» **PASSAGE GIVEN**:
*****

# Trying to Find a Certain Rhinestone Supplier I misplaced a website of



## RRC Tees (Jun 5, 2007)

I once looked at a supplier's website and lost their bookmark. The website was mainly purple in color. Very good prices on Rhinestones, I'm thinking it had embroider or embroidery on the address but not sure because they sold many different supplies. It wasn't threadart, or mysupplyhut... I just have it stuck in my head and I want to find out what it was. Tried searching through the post here with no luck. If you use these people or have an idea of who I may be atlking about please let me know. 

Thanks!
Raul


----------



## rhinestonetransf (Feb 11, 2009)

When was the last time you visited the site? Did you look at your history to see if you could find the site? not much help I know sorry.


----------



## RRC Tees (Jun 5, 2007)

Its been months, so the history won't be there... I'm sure I have cleaned it by now. Just frustrating to have the name on the tip of my tongue... Thanks for the reply though.


----------



## Susan Scott (Mar 23, 2011)

Hi was it Thread Art they wholesale and retail rhinestones

Embroidee


----------



## My Shirt Connect (Jan 24, 2010)

Susan Scott said:


> Hi was it Thread Art they wholesale and retail rhinestones
> 
> Embroidee


It was mentioned that is wasn't Thread Art.... Unless it was?

I can't thing of any websites that have rhinestones and are purple in color.

Best of luck,

Brian : )


----------

*****

(Spatial question rows)
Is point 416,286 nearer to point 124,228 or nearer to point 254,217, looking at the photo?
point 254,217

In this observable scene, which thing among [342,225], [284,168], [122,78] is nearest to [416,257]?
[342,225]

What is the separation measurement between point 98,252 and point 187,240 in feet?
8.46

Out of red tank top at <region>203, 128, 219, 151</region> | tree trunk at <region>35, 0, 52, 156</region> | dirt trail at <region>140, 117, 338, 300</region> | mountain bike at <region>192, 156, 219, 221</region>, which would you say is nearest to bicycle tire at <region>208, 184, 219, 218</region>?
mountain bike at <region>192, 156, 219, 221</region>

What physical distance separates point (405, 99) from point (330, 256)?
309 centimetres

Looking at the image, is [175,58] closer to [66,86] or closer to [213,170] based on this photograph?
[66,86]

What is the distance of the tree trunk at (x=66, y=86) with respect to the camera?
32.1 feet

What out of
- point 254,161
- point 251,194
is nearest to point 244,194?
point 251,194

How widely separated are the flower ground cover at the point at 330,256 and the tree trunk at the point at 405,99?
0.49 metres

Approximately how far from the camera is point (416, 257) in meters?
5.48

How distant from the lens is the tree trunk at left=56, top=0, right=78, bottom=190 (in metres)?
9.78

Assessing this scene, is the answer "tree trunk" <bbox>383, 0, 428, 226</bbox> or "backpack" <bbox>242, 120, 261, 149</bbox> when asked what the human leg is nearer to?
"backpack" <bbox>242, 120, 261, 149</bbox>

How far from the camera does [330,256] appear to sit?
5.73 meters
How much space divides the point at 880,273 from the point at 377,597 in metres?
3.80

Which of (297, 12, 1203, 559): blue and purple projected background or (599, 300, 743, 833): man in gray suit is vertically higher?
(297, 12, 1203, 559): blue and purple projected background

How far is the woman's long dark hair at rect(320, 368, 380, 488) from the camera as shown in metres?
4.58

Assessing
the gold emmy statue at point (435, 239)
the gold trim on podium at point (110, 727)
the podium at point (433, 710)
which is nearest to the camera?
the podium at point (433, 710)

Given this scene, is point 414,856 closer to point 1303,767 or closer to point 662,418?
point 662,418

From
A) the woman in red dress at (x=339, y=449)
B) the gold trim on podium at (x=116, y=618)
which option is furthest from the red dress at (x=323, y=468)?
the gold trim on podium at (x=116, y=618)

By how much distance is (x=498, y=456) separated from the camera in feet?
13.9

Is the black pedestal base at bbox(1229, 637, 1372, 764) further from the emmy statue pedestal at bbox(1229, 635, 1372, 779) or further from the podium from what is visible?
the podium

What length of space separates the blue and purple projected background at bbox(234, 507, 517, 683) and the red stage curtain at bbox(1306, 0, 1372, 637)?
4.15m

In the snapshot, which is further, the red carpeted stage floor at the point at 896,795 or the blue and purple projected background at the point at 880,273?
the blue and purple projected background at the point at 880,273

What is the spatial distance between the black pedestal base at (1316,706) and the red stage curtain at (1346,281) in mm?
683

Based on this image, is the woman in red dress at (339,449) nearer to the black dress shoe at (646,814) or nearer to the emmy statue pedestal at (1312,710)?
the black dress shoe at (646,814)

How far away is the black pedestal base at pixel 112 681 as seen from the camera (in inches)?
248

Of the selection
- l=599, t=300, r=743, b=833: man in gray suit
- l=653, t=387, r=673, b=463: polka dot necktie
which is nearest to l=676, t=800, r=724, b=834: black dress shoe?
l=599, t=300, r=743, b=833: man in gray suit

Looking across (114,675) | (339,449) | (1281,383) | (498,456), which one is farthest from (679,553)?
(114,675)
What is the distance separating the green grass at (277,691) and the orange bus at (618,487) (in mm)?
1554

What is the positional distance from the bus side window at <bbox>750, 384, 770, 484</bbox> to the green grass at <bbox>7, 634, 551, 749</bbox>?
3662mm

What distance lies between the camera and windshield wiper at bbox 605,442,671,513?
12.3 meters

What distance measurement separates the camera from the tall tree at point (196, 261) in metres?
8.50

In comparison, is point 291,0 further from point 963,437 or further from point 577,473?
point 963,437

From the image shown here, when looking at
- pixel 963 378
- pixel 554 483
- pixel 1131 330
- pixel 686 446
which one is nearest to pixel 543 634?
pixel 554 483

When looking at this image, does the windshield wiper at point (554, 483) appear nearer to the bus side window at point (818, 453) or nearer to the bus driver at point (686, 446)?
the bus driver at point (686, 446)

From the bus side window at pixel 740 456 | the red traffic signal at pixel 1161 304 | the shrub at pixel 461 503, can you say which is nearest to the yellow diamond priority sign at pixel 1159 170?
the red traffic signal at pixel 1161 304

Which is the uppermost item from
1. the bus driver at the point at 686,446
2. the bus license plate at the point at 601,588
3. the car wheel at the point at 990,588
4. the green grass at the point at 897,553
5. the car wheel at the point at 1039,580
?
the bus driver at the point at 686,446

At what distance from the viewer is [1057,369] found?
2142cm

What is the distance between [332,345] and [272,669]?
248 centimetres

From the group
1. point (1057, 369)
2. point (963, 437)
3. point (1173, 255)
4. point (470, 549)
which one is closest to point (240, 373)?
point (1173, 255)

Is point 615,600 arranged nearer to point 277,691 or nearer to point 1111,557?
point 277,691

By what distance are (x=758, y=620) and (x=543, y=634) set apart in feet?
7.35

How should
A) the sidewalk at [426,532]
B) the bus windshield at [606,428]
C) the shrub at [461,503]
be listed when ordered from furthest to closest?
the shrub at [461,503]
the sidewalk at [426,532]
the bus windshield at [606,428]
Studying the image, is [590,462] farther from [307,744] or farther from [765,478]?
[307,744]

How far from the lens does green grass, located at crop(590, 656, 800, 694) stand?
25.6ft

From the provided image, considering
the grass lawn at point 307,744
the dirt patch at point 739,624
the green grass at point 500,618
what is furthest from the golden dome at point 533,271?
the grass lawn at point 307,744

*****

» **WRITTEN TASKS**:
• a. Please check each statement against the rhinestone supplier thread and answer yes or no, quoting the words of the thread that settle it: (i) The lost website was mostly purple. (ii) The original poster was able to recover the site from the browser history. (iii) The original poster had already searched the forum's posts before asking.
• b. Print the rows exactly, starting at the line that contains "Studying the image, is" and ending at the last line of the rows, with both ends included.

» **ANSWERS TO THE PROBLEMS**:
• a.
(i) Yes: "The website was mainly purple in color."
(ii) No: "Its been months, so the history won't be there... I'm sure I have cleaned it by now."
(iii) Yes: "Tried searching through the post here with no luck."

• b.
Studying the image, is [590,462] farther from [307,744] or farther from [765,478]?
[307,744]

How far from the lens does green grass, located at crop(590, 656, 800, 694) stand?
25.6ft

From the provided image, considering
the grass lawn at point 307,744
the dirt patch at point 739,624
the green grass at point 500,618
what is furthest from the golden dome at point 533,271?
the grass lawn at point 307,744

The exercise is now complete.